Cook turned to coaching in 1937 and spent 19 years in the American Hockey League (AHL), with the Providence Reds for six seasons and the remainder with the Cleveland Barons. His 636 wins as a coach is the most in AHL history and he led his teams to the playoffs in all but one season. Cook was named an AHL All-Star coach on six occasions, and led his teams to a record seven Calder Cup championships. He was posthumously inducted into the Hockey Hall of Fame in 1995 and to the American Hockey League Hall of Fame in 2007.
Frederick Joseph Cook was born September 18, 1903, in Kingston, Ontario. He was part of a large family, and the second of three brothers, following Bill and preceding Alexander ("Bud"). Despite their eight-year difference age, Bun frequently followed Bill to new teams and the pair spent most of their careers playing together. Bun joined Bill in playing senior hockey with the Sault Ste. Marie Greyhounds in 1921, and while Bill had already left the team by that point, Bun was a member of the Greyhounds squad that won the Allan Cup in 1924 as senior champions of Canada. Following the championship, Bun turned professional by signing with the Saskatoon Crescents of the Western Canada Hockey League (WCHL) for the 1924–25 season. Bill had already played two years in Saskatoon by that point and housed his younger brother during their shared tenure with the team.

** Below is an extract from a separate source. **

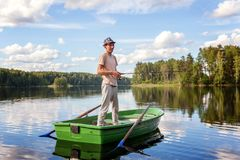 A fisherman in a boat. A fisherman is fishing in a boat on a beautiful lake Royalty Free Stock Photos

Cook played two seasons in the Western League. He scored 17 goals in 28 games in 1924–25 and added eight more in 30 games the following season. The league had run into financial difficulty in its final seasons, and after 1926, ceased operations. The Montreal Maroons intended to sign both Cook and his brother Bill to join their team for the 1926–27 NHL season. While the team's manager waited in Montreal to meet the brothers, Conn Smythe, manager of the newly formed New York Rangers, travelled to Winnipeg to reach the pair first. Smythe signed both Cook brothers for $12,000. The brothers convinced Smythe to sign Frank Boucher, who also played in the WCHL, and the trio to form the "Bread Line", one of the early NHL's most prolific scoring lines.
The expansion Rangers made their debut on November 16, 1926. Cook assisted on the first goal in franchise history, scored by his brother, and which stood as the only marker in a 1–0 victory. During the season, Cook earned his nickname "Bun" from a journalist who claimed he was "quick as a bunny" on the ice. He finished the 1926–27 season with 23 points in 44 games then improved to 28 points in 1927–28. Cook led the Rangers with 14 assists on the year. The Rangers finished second in the American Division that season and defeated the Pittsburgh Pirates and Boston Bruins to reach the 1928 Stanley Cup Final against the Maroons. The Bread Line scored every Rangers goal in the series. The second game was notable for having Rangers coach Lester Patrick play goal after regular goaltender Lorne Chabot was injured. New York won that game, 2–1, and went on to capture the franchise's first Stanley Cup championship.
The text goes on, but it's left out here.